Reports just prior to this year’s Memorial Day holiday weekend that the U.S. National Park Service (NPS) was seeking input as it considered how to deal with expected record crowds at the national parks, forests, monuments and other units that it oversees sent shivers through many in the tour and travel industry—especially among those who bring groups of international visitors to what are probably the USA’s most popular attractions for such visitors—who feared that the talk of reduced hours, limited access and caps on visitors that were mentioned in such reports would have a sharply negative impact on business.
But it appears that, even in a worst-case scenario, tour groups of visitors are likely to experience very little impact. The Inbound Report has spoken with different constituencies involved in the promotion of tourism to U.S. national parks and the following points, gleaned from our conversations, stand out.
—Practically speaking, it is too late in the 2016 travel season to do anything that would affect travelers planning to visit national parks, particularly in this, the 100th anniversary year of the creation of the United States national park system.
—Even though everyone involved agrees that that some park facilities are bursting at the seams and that lines of cars are a certainty in a year in which visitor numbers are expected to be broken at some sites, the NPS is not about limiting hours, putting caps on the number of visitors or imposing constraints on visitors.
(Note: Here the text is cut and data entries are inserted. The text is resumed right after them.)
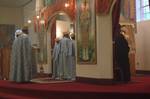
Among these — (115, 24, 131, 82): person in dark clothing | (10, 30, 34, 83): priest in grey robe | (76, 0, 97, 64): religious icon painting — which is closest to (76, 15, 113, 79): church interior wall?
(76, 0, 97, 64): religious icon painting

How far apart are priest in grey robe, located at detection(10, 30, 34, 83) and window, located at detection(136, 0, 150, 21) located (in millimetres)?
Result: 6314

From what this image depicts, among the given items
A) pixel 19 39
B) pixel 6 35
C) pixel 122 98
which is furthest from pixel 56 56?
pixel 6 35

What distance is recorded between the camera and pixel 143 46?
14.7m

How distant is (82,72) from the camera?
10336 mm

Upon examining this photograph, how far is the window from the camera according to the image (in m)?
14.7

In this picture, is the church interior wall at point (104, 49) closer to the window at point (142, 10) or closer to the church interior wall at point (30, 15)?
the window at point (142, 10)

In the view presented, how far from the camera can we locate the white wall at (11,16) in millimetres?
22016

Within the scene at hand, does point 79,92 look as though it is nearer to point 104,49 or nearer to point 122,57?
point 104,49

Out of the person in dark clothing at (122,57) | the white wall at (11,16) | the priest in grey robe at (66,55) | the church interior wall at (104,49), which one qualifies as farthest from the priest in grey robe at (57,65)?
the white wall at (11,16)

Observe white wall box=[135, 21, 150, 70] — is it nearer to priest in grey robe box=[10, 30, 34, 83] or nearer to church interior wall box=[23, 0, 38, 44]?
priest in grey robe box=[10, 30, 34, 83]

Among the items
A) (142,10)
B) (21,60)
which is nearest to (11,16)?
(142,10)

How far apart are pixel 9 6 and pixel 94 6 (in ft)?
43.6

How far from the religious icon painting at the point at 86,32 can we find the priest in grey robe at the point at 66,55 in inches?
53.4

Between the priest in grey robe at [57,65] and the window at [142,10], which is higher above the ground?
the window at [142,10]
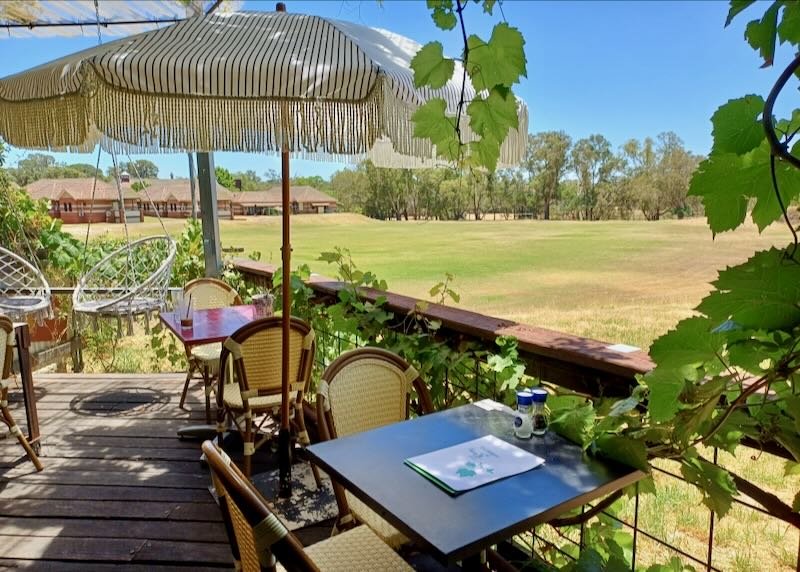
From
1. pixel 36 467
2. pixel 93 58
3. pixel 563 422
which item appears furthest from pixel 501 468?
pixel 36 467

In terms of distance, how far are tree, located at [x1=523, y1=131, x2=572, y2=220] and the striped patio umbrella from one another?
755 cm

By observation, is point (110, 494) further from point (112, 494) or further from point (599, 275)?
point (599, 275)

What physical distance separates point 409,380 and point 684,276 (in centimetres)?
758

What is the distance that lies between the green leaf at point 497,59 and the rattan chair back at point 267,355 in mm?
1927

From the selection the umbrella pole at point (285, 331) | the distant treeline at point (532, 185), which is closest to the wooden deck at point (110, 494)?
the umbrella pole at point (285, 331)

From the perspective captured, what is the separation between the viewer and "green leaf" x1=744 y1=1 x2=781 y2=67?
2.23ft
As the superintendent of one national park facility told us: “Our mission is to enhance the visitor experience at our parks, not limit it.”
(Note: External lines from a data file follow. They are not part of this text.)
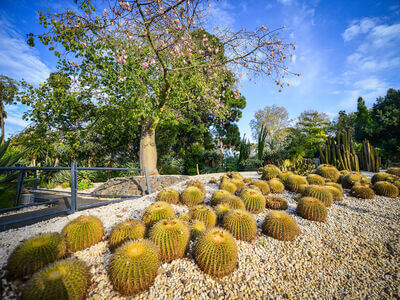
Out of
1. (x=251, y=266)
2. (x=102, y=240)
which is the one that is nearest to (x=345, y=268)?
(x=251, y=266)

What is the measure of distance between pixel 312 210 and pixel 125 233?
3.41 meters

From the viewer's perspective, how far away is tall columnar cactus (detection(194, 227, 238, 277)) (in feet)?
6.67

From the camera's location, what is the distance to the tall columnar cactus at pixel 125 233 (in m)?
2.28

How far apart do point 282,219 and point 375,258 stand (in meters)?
1.35

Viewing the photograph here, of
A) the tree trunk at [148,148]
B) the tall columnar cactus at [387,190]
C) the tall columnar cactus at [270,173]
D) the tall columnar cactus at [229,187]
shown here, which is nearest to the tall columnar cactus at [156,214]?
the tall columnar cactus at [229,187]

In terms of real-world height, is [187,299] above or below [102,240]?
below

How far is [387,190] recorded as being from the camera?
15.4ft

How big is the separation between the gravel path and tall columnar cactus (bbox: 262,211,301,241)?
3.4 inches

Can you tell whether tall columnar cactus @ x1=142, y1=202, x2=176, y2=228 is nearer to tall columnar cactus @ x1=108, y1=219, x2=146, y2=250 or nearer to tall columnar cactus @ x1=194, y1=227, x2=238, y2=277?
tall columnar cactus @ x1=108, y1=219, x2=146, y2=250

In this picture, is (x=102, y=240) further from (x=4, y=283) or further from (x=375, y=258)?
(x=375, y=258)

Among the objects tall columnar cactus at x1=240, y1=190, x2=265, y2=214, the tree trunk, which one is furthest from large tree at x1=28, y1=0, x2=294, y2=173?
tall columnar cactus at x1=240, y1=190, x2=265, y2=214

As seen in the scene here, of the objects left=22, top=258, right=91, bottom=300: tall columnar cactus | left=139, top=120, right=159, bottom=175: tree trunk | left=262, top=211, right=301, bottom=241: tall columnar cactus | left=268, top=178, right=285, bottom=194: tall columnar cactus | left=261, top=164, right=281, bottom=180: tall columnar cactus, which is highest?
left=139, top=120, right=159, bottom=175: tree trunk

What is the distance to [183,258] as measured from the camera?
2275 mm

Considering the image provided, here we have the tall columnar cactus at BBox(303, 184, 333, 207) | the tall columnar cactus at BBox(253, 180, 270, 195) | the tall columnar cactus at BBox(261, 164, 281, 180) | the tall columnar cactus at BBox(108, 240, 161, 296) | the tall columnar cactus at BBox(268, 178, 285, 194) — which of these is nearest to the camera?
the tall columnar cactus at BBox(108, 240, 161, 296)
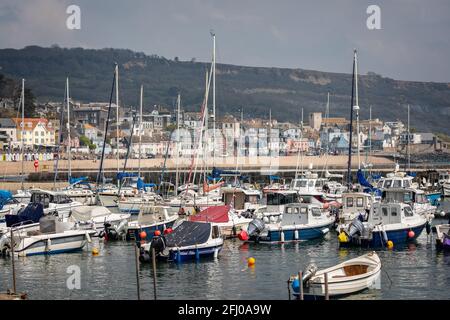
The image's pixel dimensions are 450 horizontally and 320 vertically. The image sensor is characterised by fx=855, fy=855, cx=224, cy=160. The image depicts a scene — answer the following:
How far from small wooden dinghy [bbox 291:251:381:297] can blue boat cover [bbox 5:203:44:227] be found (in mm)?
16326

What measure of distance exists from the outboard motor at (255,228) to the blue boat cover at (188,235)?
4803mm

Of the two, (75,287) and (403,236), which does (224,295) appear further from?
(403,236)

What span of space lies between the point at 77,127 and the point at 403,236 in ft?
513

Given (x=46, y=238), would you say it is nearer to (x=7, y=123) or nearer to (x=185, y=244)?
(x=185, y=244)

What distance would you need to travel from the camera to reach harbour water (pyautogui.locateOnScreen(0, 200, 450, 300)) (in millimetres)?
26703

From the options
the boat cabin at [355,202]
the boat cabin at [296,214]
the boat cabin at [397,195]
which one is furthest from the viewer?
the boat cabin at [355,202]

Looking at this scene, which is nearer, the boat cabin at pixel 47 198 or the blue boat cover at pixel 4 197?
the boat cabin at pixel 47 198

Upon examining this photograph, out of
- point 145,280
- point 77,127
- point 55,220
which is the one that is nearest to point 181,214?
point 55,220

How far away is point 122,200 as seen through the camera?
177 ft

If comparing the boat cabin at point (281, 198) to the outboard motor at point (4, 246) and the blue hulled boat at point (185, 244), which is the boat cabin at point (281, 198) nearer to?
the blue hulled boat at point (185, 244)

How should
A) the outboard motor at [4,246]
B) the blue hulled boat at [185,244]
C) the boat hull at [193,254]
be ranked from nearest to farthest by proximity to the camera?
the blue hulled boat at [185,244] < the boat hull at [193,254] < the outboard motor at [4,246]

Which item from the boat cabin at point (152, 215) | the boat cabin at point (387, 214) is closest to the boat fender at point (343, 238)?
the boat cabin at point (387, 214)

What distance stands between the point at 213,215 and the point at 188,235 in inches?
225

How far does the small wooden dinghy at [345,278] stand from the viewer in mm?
23578
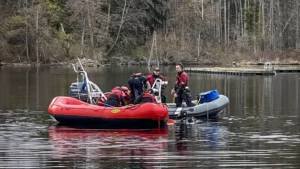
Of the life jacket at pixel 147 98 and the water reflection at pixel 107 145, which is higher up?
the life jacket at pixel 147 98

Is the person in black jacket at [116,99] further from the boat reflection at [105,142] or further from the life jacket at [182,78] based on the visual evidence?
the life jacket at [182,78]

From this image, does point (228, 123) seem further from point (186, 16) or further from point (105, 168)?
point (186, 16)

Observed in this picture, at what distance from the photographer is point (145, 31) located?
259 feet

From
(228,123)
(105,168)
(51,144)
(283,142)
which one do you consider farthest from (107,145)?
(228,123)

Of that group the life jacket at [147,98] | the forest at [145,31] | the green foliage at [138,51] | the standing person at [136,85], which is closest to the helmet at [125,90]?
the standing person at [136,85]

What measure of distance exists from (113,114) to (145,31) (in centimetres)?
5987

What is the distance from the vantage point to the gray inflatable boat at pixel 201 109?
2189 cm

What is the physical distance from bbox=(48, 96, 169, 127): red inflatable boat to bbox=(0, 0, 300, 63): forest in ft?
168

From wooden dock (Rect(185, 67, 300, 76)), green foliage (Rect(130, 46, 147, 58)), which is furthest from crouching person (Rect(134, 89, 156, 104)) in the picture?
green foliage (Rect(130, 46, 147, 58))

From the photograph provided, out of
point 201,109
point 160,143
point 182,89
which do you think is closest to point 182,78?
point 182,89

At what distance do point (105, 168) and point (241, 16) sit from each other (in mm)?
73150

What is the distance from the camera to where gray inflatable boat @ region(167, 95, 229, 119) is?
71.8ft

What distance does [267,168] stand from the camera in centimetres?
1326

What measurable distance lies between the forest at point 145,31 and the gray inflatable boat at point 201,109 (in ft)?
163
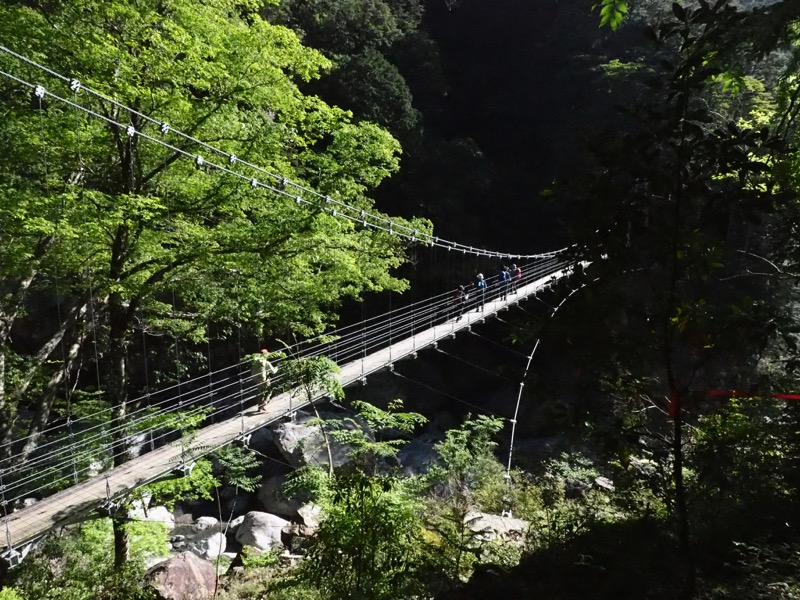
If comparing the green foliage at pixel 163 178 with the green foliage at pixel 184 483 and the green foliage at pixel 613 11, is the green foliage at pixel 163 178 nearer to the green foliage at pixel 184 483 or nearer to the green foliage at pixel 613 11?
the green foliage at pixel 184 483

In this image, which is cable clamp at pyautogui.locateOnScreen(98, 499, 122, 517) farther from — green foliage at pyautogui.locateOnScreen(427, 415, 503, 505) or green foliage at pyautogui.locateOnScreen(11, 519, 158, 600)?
green foliage at pyautogui.locateOnScreen(427, 415, 503, 505)

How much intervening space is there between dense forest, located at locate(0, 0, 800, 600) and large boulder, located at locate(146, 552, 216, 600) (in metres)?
0.03

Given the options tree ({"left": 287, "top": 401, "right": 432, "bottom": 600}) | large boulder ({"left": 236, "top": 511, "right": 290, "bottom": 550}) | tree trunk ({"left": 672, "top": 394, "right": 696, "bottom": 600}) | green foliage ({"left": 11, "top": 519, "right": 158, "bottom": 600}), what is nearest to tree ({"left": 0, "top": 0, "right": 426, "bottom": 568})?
green foliage ({"left": 11, "top": 519, "right": 158, "bottom": 600})

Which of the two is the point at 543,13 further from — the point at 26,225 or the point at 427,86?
the point at 26,225

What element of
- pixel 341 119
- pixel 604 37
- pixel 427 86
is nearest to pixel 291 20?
pixel 427 86

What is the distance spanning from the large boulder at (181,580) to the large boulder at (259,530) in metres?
2.23

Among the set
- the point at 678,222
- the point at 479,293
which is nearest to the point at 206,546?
the point at 479,293

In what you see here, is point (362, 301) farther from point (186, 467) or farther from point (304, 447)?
point (304, 447)

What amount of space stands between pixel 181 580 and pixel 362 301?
264 cm

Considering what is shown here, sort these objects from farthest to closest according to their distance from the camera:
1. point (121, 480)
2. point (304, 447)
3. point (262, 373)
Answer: point (304, 447), point (262, 373), point (121, 480)

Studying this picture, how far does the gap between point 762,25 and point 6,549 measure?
4128 millimetres

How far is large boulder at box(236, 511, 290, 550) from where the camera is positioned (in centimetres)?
662

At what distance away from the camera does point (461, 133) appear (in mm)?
17250

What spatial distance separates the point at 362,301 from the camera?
5.29 meters
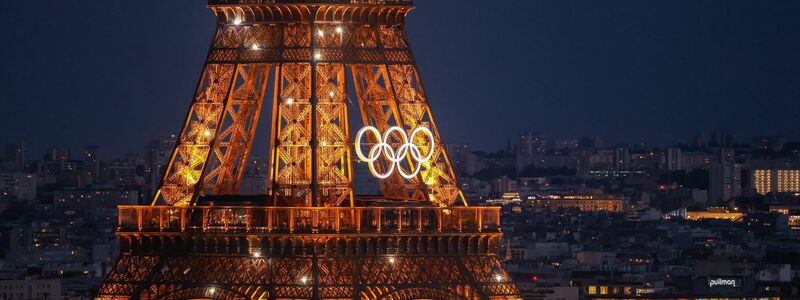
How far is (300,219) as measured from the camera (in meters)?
60.6

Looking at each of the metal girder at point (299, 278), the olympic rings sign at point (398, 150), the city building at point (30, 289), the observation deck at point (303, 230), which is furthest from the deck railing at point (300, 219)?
the city building at point (30, 289)

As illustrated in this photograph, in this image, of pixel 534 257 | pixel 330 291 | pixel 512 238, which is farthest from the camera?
pixel 512 238

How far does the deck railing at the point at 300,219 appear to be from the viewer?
6050cm

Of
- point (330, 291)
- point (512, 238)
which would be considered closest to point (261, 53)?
point (330, 291)

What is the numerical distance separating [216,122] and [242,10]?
198cm

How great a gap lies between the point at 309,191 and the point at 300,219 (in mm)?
787

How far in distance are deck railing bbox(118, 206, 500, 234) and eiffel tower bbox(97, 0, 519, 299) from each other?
0.02 meters

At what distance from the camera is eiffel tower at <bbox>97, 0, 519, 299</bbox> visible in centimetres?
6034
— One direction in which the NPS is likely to go is in calling for visitors to explore different routes within popular national parks or, instead, visit some of the lesser-known parks where the visitor experience is likely to be more pleasant. Bob Hoelscher, a long-time tour director, travel writer and national park aficionado (he says that he has visited every unit in the system—“412 by my count”) is trying to get park product promoters to include places and facilities such as Colorado National Monument, “a site that few of my guests had even heard of,” Natural Bridges, Aztec Ruins and Tuzigoot National Monuments, as well as Chaco Culture National Historical Park, among others—as well as “parks like North Cascades, Lassen, John Day Fossil Beds, Dinosaur and El Malpais.”
—The majority of international visitors to U.S. national parks are group travelers who arrive in buses, which park administrators don’t seem to mind when compared to the individual visitor or family in a single vehicle. One superintendent told us with a chuckle that the challenge they have with international tour operators is that the operators “want no one else to be there when their bus groups arrive.”
—More than any other shift in policy or direction, it seems, according to one park concessionaire, that they would like to find a way “to reduce the number of automobiles carrying few visitors … but Americans love to visit in their cars.” He said that the U.S. visitor wants to drive to the Grand Canyon and park his car 50 yards from the rim. This contrasts with some parks elsewhere in the world in which visitors have to park their cars in satellite lots and take shuttle buses into the actual park.
—The unanimous expectation or hope is that some new policy directions or changes in existing policy are certain, because everyone believes that the number of visitors will continue to increase, particularly among overseas travelers, as the popularity of national parks continues to grow due to their access, lower admission prices than other travel attractions and more promotion of national park product than ever before.